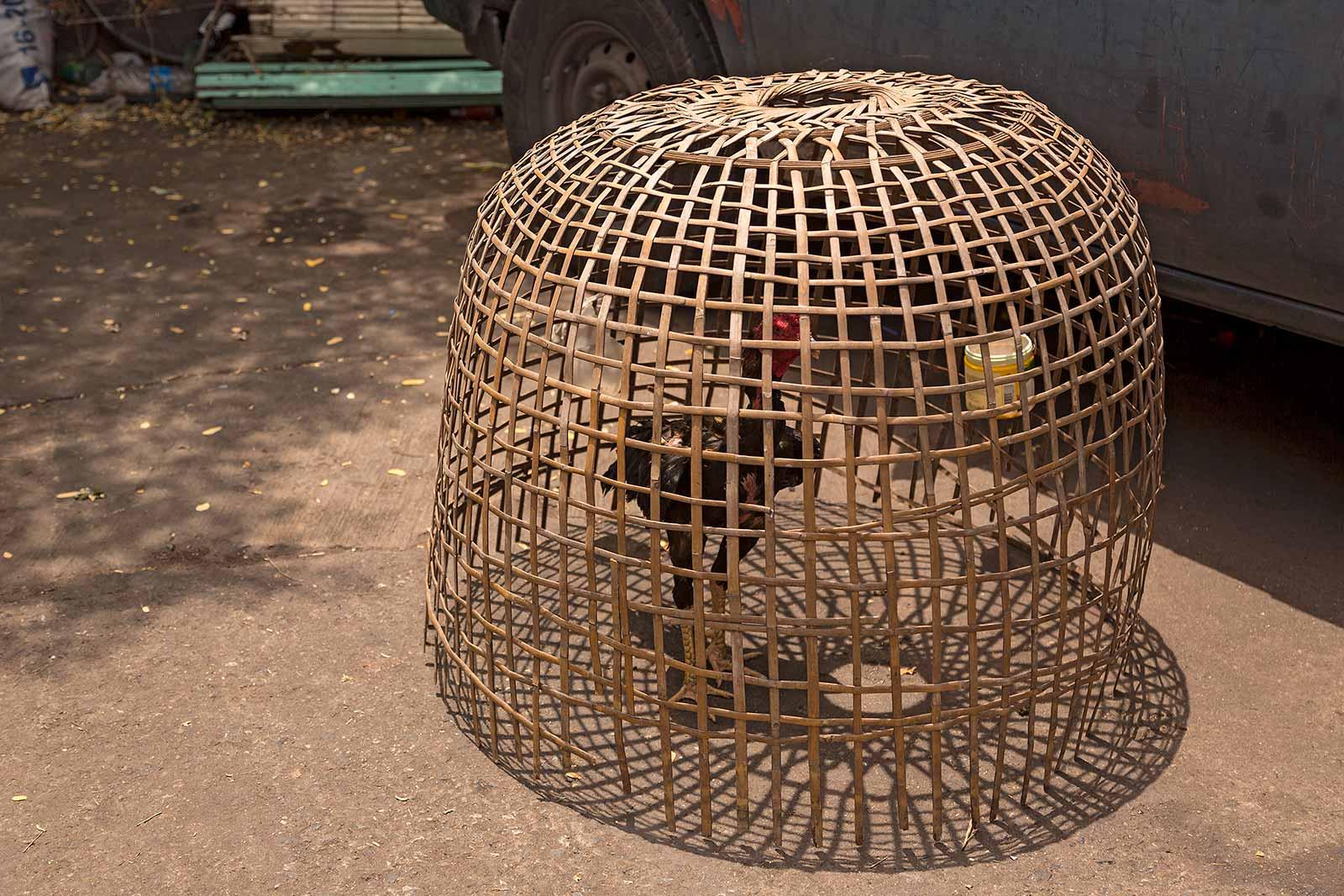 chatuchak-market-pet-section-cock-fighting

* * *

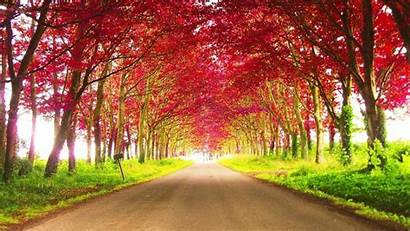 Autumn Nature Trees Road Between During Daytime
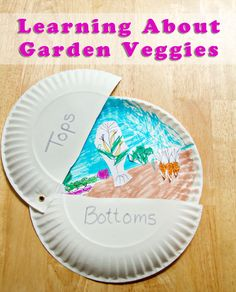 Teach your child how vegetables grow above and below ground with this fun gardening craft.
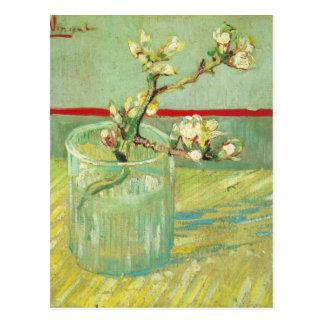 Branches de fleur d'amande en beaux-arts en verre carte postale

#### Required work
How would the lines above read from the one with "Teach your child" to the one with "Branches de fleur", inclusive, with no pictures? Write them out exactly.

#### Solution to the exercise
 Teach your child how vegetables grow above and below ground with this fun gardening craft.
 Branches de fleur d'amande en beaux-arts en verre carte postale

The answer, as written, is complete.